Building and using chatbots in the process of self-studying physics to improve the quality of learners' knowledge

Authors

DOI:

https://doi.org/10.18488/61.v12i4.3859

Abstract

The adoption of chatbots in education is steadily increasing, offering a myriad of benefits to learners engaging in self-directed study. However, the reliability of information provided by chatbots poses certain obstacles, particularly in subjects with high academic content such as physics. This study proposes a five-step process for constructing chatbots, enabling educators to independently develop chatbots to support self-learning among students. This process focuses on enabling chatbots to autonomously respond to physics-related inquiries, a capability often lacking in pre-built chatbots. A new chatbot for physics lessons on the conservation of energy law was developed by applying this methodology. To assess the feasibility and effectiveness of the developed chatbot, we conducted a pedagogical experimental study involving 100 tenth grade students divided into control and experimental groups. To ensure comparability between the groups, students were selected based on their physics grades and teacher feedback. Experimental data was collected through online feedback forms and a 45-minute physics test, processed using statistical techniques.
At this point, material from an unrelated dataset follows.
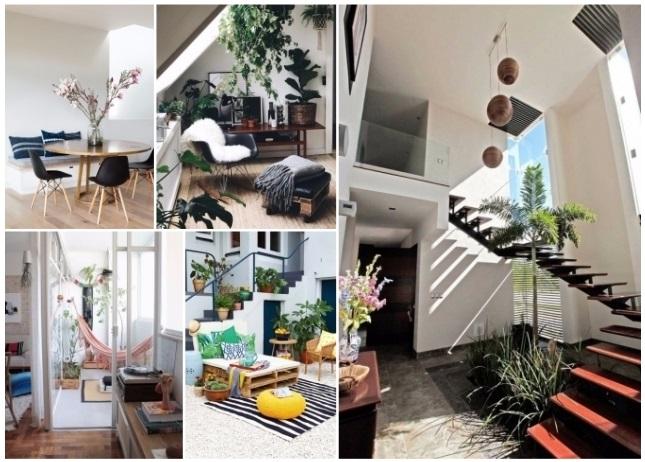 como decorar la casa con plantas naturales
The results indicate a high level of readiness among participants to utilize chatbots for self-learning and acknowledge their beneficial impact. Furthermore, students' knowledge quality improved with chatbot usage, affirming the feasibility and effectiveness of incorporating chatbots into physics education. These findings also validate the proposed five-step chatbot development process as rational and applicable.

Keywords:

Academic content, AI in education, Autonomous learning, Chatbot, Physics learning, Physics teaching, Self-learning, Teacher-created resources.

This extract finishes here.